◆ **Aim of the task**
Carry forward the mailing-list post on Mankiewicz and Durrell, beginning immediately after its final sentence.

◆ **Source passage**
%%

[ilds] Mankiewicz on Durrell

James Gifford odos.fanourios at gmail.com
Thu Feb 28 17:39:13 PST 2008


Hello all,

I'm reading through a new collection of Joseph Mankiewicz interviews, 
and I saw these references to Durrell, which I though might interest the 
list, especially after the discussion of the various film versions and 
potential film version of Durrell works during OMG XIV in Victoria.

When asked about making /Cleopatra/, Mankiewicz says it wasn't so much 
his disappointment with the final product as it was the lost opportunity 
of doing /The Alexandria Quartet/ that disappointed him, something he'd 
wanted to have as the culmination of his career.  As he puts it:

"[...] all our todays contain many yesterdays. And the most wonderful 
representation of this in literature is Lawrence Durrell's /The 
Alexandria Quartet/ ... and I bought it for the screen, and after a year 
of really hard work, I had a treatment. I had licked the problem of time 
and space continuum. When I was finished with the treatment I wrote on 
the frontispiece, 'I'm happy this treatment cannot be read by anyone who 
has not read all four volumes of /The Alexandria Quartet/.' The result 
of that was that no one at Fox read the treatment [...]. [Richard] 
Zanuck read it, he got it, and he thought it was wonderful. Then I take 
the treatment to Paris ... to Durrell. I buy him a bottle of cognac and 
I say, 'You're going to read this!' And he read right through it.
    [....] When Durrell finishes he says to me, 'I really never thought 
anybody could do this.' Here I sat with his blessings, ten thousand 
minutes of potential film that I know I could squeeze so it would work, 
six hundred double spaced pages ... and I get this phone call from 
Charlie Feldman. Skouras is in big trouble. They're making this film of 
/Cleopatra/ and everything is falling apart. He's already spent $9 
million and he hasn't got anything to show for it. We need you, he tells 
me. And I had a decision to make. And I must tell you that I look back 
on my choice with great sadness ... not because I chose to do 
/Cleopatra/, but because by the time I was finished everything fell 
apart at Fox and /The Alexandria Quartet/ never made it to the screen. 
My one great disappointment? That's it." (199)

Mankiewicz follows it up with comments on Cukor's /Justine/ and his 
sense of its mediocrity. That's from Jeff Laffell's interview with 
Mankiewicz.

%%

◆ **Recorded data**
%%

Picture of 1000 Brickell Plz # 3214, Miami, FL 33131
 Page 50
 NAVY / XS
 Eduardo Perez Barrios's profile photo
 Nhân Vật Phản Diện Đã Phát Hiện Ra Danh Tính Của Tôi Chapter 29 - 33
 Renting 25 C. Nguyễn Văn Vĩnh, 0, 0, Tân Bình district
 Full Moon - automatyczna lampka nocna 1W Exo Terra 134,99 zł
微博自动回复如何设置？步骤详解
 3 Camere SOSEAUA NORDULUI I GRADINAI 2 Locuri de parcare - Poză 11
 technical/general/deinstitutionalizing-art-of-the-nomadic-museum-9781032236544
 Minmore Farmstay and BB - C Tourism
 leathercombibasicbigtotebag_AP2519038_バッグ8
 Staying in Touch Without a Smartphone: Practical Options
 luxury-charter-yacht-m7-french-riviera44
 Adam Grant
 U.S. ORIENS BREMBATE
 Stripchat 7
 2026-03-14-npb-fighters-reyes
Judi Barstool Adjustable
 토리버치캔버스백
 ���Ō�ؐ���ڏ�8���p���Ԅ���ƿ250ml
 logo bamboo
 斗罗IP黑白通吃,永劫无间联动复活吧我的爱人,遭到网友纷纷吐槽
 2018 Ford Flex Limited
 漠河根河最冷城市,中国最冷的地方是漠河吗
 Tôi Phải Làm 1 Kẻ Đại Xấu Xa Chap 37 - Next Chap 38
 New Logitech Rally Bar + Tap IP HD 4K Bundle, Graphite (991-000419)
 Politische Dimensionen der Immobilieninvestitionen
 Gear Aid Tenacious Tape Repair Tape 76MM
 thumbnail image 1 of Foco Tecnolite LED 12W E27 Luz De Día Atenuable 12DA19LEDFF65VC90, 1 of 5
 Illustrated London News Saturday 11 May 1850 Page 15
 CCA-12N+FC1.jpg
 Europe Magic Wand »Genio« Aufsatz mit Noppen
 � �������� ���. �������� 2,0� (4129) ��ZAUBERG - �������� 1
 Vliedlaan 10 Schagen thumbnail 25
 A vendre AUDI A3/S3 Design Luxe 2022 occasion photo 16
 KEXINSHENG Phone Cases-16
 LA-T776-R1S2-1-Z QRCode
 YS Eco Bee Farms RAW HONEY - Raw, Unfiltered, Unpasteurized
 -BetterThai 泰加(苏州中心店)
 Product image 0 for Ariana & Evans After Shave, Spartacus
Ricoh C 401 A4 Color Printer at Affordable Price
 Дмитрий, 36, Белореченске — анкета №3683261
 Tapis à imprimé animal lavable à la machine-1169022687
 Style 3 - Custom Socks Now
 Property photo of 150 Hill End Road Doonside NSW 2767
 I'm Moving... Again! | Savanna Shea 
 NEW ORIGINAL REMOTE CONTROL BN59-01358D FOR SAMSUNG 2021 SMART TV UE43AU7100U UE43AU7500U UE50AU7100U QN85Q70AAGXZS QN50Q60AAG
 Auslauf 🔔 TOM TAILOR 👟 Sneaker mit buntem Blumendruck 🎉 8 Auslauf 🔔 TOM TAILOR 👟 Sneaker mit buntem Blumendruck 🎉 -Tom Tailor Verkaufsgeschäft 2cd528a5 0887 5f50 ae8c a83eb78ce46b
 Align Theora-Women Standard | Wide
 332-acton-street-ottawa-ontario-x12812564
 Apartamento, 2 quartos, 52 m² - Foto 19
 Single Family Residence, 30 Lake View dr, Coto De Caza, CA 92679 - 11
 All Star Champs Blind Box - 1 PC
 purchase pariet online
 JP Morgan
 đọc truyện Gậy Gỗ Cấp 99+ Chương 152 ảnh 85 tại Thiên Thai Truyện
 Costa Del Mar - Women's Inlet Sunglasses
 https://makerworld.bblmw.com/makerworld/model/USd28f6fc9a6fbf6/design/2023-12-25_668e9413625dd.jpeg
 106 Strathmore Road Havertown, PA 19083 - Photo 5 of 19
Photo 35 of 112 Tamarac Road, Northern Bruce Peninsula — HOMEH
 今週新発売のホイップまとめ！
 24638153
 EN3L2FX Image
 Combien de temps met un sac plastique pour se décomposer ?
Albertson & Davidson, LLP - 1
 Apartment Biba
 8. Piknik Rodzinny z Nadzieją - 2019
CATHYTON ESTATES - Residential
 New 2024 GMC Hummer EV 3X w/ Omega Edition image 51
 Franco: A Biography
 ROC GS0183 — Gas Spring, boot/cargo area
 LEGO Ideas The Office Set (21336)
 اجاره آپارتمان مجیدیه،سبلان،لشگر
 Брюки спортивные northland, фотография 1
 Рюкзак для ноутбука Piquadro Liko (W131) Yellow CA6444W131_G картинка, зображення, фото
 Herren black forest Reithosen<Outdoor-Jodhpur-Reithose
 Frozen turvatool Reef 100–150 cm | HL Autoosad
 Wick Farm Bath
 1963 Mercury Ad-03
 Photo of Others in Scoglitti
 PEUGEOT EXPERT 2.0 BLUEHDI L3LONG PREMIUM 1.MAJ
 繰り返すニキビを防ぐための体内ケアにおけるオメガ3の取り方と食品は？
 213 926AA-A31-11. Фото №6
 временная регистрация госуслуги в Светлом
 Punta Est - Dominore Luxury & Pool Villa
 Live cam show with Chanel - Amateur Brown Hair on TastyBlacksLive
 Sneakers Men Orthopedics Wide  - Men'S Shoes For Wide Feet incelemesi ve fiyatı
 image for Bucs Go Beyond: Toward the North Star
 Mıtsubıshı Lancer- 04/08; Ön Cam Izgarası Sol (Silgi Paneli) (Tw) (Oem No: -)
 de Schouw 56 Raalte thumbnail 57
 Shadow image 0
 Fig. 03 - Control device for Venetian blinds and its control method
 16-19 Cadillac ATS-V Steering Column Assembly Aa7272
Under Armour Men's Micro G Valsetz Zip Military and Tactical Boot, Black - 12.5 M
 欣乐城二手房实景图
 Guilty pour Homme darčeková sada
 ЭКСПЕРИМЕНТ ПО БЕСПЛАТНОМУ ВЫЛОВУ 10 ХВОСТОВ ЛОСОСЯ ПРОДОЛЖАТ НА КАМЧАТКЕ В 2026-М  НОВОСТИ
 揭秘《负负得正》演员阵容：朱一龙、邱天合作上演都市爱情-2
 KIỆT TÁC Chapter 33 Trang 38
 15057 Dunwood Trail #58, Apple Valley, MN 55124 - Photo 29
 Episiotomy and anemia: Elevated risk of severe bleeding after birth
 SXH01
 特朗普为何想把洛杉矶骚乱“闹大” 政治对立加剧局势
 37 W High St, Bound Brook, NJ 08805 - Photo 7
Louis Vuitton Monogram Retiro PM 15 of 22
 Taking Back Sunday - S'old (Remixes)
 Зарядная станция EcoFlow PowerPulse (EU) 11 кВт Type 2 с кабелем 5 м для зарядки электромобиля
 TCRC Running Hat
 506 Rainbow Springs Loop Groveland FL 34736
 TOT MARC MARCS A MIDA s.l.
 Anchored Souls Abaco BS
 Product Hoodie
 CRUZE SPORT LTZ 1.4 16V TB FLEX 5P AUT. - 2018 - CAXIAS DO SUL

%%

◆ **Solved exercise**
Andres Sarris repeats much the same sentiment much more briefly:

"what galled him the most about the whole /Cleopatra/ debacle was that 
he lost the opportunity to do /Justine/, a Mankiewicz dream project to 
end Mankiewicz dream projects, a twentieth-century literary work of the 
first magnitude systematically embellished with all the appurtenances of 
ambiguity and multiplicity of viewpoint to which its ideal director had 
dedicated himself time and again in his films." (31)

Gary Carey rounds this out at the mid-point in the time-period of the 
interviews, but it again corroborates the tenor of the discussion:

"Mankiewicz's most ambitious, and hopefully 'definitive,' involvement 
with the flashback was to have been /Justine/, his adaptation of 
Lawrence Durrell's /The Alexandria Quartet/. He says of this unrealized 
project:
	'It became necessary for me to withdraw from /Justine/, and I consider 
that the greatest disappointment of my career. [...] I was ecstatic 
about the film possibilities of the /Quartet/; within them lay the most 
difficult, but potentially the most gratifying, challenge I had ever 
faced as a writer-director. I had been working on it for many months 
(there are still, in my files, a couple of hundred pages of screenplay 
Fox never even requested to see) when I was approached by Spyros Skouras 
and my (then) agent Charles Feldman.  Would I suspect my work on 
/Justine/ to take over a very expensive, very sick movie Fox had just 
closed down in London? [....]
	'You see, I had solved the two major problems of incorporating all four 
volumes of tthe /Quartet. into one viable film structure. [....] This 
was my answer to Daedauls and that simple little labyrinth he whipped up 
for the Minotaur'" (86-7)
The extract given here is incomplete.